The number one reason that students score poorly on reading comprehension assessments is because they can’t decode. If you can’t accurately read the words in the text, then it will be impossible to accurately comprehend the message being conveyed.
Students may also present as having poor comprehension when in fact they have poor working memory. If students are not permitted to look back into the text they have just read to assist in finding the answer, it could well be that their working memory is being tested and not their comprehension of the text. It is also worthwhile keeping in mind that it is much more difficult to comprehend text that has been read aloud compared to text that has been read silently.
Assuming that a student really does have poor comprehension (as opposed to poor decoding skills or a poor working memory), the most common underlying areas of weakness are poor vocabulary knowledge and/or poor general knowledge.
If the meaning of a high proportion of the words in the text are not understood (this is often true of technical texts) then it will be impossible to understand the text as a whole, even if you can accurately read the words. In contrast, if the majority of words in a sentence are known, it is often possible to deduce the meaning of the unknown word(s). For example, read this sentence:
We huddled inside the quinzhee that we had made from the soft snow.
If you didn’t know the meaning of the word ‘quinzhee’ you could surmise that given that you ‘huddled inside’ and that it was ‘made from snow’ that it was some kind of shelter made from snow. Of course, you could also be wrong!
Good vocabulary knowledge also requires the reader to know the often multiple meanings of a word and then to be able to select the correct meaning in the context of the sentence and passage being read. Think of the word ‘blue’. Blue can be a colour, but it can also refer to royalty (as in blue blood) or being sad (as in feeling blue) or having an argument.
It is also important to have a wide general knowledge beyond the basic meaning of a word. Read these sentences:
It was Mother’s Day on Sunday. Sue wondered if her mother would like a necklace. She gave the jeweller her bankcard, but he soon handed back the card, shook his head and said, “Payment declined.”
To understand this passage, you need to know that it is a common convention to give your mother a present on Mother’s day. There is no mention of the word ‘present’ you have to make the connection yourself. You need to know that you can buy a necklace from a jeweller and that payment can be made using a bankcard. You would also need to know that if you don’t have sufficient money in your account, you will not be able to use the bankcard to make the payment. You might then infer that now Sue has a problem and that she might feel upset. We could also make some predictions as to what she might do next. A skilled reader needs all this background knowledge to understand the text and the reasons for the characters’ actions.

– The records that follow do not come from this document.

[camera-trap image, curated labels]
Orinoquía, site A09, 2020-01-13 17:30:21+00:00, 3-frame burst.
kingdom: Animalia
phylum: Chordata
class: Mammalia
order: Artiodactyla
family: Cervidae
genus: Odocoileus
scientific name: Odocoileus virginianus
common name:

Good comprehension also requires you to understand the words connecting sentences and parts of sentences (conjunctions). Compare the following:
Tom was upset. He submitted his assignment late.
Tom was upset because he submitted his assignment late.
Tom was upset so he submitted his assignment late.
In the first sentence we don’t know why Tom was upset or why he submitted his assignment late. In the second sentence, the conjunction ‘because’ tells the reader why Tom was upset (but we don’t know why he submitted his assignment late). In the third sentence, the conjunction ‘so’ tells the reader why Tom submitted his assignment late (but we don’t know why he was upset).
Lastly, it is important to look at the type of comprehension questions being asked. The most basic type of comprehension is literal comprehension in which the answers to the questions can be determined simply by looking back in the text. However, good comprehenders can infer the author’s intentions and synthesise and make sense of the text. They can also incorporate their own knowledge and values to evaluate the text. Thus, there are many factors to consider in determining a student’s comprehension skills.
Oakhill, J., Cain, K., & Elbro, C. (2015). Understanding and Teaching Reading Comprehension: A Handbook. Routledge: New York.